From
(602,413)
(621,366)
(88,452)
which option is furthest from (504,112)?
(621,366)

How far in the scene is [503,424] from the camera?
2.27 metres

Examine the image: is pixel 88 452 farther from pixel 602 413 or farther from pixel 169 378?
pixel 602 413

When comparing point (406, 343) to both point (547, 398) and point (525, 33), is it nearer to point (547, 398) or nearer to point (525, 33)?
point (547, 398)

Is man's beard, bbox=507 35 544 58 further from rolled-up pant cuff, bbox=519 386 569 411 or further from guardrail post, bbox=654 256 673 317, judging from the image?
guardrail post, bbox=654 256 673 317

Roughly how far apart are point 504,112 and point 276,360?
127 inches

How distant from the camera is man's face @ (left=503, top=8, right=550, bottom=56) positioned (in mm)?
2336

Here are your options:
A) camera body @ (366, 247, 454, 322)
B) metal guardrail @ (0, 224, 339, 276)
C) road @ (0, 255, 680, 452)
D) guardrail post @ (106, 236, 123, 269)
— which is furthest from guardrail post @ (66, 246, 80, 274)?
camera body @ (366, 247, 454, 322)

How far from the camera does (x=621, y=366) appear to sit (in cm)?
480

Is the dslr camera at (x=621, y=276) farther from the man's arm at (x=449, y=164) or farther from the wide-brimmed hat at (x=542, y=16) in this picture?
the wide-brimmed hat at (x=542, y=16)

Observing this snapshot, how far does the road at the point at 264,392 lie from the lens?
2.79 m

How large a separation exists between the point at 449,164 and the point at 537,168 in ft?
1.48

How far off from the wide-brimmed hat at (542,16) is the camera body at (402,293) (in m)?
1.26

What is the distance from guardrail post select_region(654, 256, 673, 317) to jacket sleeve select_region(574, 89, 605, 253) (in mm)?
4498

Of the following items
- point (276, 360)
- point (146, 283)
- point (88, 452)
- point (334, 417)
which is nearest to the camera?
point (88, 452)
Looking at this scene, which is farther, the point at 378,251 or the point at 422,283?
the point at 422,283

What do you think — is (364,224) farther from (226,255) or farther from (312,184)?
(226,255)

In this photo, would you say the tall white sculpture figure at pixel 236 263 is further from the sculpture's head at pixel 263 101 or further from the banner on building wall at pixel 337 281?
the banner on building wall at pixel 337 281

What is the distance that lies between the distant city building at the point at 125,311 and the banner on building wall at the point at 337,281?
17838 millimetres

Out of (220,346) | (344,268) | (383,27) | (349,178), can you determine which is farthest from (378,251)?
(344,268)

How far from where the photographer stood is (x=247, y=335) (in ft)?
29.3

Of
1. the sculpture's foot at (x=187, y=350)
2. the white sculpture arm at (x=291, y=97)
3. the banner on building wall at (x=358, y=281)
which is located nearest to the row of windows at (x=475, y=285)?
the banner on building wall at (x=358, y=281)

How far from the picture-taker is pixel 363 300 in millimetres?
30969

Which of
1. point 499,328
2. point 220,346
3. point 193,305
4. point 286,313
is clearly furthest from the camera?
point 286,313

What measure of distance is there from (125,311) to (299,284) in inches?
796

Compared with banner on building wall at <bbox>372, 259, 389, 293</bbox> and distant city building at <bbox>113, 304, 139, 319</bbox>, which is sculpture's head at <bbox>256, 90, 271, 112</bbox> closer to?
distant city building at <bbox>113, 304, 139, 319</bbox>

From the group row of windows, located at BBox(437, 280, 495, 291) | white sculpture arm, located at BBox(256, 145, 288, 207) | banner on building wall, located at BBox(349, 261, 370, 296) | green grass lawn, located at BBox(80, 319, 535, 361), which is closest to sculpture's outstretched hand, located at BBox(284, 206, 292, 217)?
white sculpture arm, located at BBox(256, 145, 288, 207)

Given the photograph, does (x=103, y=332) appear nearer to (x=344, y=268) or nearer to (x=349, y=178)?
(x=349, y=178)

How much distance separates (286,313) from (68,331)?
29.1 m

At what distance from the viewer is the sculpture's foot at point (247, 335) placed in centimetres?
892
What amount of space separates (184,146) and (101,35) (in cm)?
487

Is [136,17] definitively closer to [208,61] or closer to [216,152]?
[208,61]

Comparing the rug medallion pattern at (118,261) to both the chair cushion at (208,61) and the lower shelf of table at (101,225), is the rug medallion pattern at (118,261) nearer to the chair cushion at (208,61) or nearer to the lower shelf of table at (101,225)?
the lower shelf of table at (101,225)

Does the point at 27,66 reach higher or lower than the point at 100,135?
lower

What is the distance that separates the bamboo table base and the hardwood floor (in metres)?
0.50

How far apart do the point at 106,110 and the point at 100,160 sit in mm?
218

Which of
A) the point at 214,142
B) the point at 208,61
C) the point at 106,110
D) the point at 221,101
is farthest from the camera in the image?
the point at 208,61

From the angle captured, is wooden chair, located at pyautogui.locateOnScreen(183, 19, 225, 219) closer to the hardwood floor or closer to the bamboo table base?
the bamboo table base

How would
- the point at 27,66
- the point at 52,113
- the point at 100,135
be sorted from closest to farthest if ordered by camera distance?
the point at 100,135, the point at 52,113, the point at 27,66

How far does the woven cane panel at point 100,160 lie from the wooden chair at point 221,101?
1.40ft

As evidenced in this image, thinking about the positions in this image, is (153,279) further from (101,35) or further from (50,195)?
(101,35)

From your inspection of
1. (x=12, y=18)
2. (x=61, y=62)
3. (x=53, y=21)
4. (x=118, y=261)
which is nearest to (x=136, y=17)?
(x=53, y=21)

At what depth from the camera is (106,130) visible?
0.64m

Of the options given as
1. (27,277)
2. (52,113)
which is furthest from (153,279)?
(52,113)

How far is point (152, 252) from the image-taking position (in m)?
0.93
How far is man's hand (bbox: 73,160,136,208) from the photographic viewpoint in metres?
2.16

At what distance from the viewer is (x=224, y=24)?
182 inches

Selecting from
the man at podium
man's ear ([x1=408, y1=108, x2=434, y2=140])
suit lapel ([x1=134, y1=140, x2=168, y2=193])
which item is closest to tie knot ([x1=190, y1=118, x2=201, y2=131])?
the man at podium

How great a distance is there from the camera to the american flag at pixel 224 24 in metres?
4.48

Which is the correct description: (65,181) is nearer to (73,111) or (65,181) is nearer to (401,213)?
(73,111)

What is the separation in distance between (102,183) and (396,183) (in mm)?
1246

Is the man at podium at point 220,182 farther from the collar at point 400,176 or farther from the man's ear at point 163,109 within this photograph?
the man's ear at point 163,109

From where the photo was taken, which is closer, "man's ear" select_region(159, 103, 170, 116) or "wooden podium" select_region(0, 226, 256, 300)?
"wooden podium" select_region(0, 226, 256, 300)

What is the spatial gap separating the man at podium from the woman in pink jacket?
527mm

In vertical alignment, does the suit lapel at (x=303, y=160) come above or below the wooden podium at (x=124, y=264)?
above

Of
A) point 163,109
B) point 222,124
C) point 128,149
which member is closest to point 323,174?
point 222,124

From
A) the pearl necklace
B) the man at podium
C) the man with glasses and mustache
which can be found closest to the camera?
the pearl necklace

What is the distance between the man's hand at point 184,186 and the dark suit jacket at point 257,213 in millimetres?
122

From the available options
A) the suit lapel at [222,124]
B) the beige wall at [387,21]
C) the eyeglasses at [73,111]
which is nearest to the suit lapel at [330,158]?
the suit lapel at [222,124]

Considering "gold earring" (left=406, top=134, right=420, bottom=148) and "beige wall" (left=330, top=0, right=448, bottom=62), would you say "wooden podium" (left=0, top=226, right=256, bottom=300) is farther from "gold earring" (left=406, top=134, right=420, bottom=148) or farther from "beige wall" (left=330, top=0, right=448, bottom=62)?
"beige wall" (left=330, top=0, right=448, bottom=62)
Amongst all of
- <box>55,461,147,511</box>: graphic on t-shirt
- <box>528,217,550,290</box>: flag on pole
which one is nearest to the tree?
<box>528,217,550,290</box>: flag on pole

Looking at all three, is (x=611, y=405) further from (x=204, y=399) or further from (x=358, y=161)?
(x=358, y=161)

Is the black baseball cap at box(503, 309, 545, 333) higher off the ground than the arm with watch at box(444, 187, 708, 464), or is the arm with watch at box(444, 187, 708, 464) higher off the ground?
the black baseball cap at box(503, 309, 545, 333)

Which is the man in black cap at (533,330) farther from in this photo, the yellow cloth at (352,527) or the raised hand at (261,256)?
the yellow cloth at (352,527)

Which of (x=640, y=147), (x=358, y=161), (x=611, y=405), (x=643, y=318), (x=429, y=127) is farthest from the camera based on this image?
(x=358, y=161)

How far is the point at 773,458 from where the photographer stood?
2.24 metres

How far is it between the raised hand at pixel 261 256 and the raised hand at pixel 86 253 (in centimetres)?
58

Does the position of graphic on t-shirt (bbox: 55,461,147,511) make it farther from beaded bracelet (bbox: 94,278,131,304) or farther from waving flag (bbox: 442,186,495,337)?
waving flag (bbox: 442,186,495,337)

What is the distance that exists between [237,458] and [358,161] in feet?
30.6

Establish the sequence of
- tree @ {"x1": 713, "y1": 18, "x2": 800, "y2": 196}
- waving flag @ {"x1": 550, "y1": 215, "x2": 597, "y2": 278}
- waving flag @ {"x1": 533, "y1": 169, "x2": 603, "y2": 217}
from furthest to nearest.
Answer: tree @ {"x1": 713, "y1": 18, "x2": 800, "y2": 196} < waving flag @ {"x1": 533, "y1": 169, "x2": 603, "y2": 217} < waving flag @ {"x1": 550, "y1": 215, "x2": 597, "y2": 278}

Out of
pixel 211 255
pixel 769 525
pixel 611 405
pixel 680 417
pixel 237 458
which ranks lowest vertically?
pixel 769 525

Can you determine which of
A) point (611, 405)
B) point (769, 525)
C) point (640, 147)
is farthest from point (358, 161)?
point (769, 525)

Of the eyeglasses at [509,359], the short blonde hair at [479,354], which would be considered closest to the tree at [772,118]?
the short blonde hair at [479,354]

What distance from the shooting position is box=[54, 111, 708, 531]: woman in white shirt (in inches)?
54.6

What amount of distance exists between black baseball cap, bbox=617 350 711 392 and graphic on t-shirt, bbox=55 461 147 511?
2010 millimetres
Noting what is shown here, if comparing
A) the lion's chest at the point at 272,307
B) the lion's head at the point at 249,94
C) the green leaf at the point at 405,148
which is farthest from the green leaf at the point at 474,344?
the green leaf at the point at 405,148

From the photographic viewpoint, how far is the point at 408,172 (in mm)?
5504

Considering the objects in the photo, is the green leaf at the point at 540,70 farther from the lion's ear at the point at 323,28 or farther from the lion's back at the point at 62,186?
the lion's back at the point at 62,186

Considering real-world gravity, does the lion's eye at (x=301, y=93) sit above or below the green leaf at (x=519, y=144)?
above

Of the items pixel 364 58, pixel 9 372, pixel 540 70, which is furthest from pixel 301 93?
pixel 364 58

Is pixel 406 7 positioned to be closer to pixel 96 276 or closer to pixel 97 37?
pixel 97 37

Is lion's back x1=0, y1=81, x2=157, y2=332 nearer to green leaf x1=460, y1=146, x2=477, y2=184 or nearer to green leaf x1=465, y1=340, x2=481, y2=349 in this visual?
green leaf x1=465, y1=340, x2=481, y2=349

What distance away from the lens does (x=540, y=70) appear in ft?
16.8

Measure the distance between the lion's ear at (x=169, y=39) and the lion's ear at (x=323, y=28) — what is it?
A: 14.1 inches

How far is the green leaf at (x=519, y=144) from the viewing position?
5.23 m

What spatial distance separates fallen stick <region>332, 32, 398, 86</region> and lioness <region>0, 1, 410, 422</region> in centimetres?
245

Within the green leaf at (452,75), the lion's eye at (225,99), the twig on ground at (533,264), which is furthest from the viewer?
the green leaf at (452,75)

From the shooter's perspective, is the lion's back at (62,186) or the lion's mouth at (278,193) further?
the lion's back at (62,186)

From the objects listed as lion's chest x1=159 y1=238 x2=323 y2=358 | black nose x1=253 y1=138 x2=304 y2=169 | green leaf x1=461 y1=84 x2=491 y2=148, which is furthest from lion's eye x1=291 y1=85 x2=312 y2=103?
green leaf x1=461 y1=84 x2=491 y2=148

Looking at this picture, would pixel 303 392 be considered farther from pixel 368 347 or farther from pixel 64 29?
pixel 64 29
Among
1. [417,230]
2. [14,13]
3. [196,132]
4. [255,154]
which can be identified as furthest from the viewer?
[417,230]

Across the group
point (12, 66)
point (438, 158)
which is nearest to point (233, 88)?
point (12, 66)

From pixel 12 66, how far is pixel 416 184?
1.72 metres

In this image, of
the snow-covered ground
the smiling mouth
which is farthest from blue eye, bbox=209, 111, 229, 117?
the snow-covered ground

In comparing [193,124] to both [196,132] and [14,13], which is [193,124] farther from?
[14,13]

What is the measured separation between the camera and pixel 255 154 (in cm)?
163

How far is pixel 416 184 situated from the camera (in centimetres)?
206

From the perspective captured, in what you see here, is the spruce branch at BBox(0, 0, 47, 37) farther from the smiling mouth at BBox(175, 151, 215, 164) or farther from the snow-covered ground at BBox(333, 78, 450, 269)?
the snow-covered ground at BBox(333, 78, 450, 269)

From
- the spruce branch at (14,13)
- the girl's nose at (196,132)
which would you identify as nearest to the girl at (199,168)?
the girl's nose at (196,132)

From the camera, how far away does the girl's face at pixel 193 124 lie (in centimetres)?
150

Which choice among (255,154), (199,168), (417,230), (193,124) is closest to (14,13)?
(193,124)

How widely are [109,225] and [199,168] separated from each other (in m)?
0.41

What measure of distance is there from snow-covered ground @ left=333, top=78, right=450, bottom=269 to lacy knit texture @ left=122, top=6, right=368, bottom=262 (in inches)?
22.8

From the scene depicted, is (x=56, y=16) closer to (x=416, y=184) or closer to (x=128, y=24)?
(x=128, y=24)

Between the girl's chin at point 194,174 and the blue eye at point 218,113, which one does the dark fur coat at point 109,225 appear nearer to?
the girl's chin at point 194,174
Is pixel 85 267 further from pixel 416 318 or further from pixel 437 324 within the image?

****

▶ **WHAT IS BEING ASKED**
How many lines in the records above contain the string "girl", with case counting? Reply with the number only.

▶ **RESPONSE FOR THIS EXERCISE**
6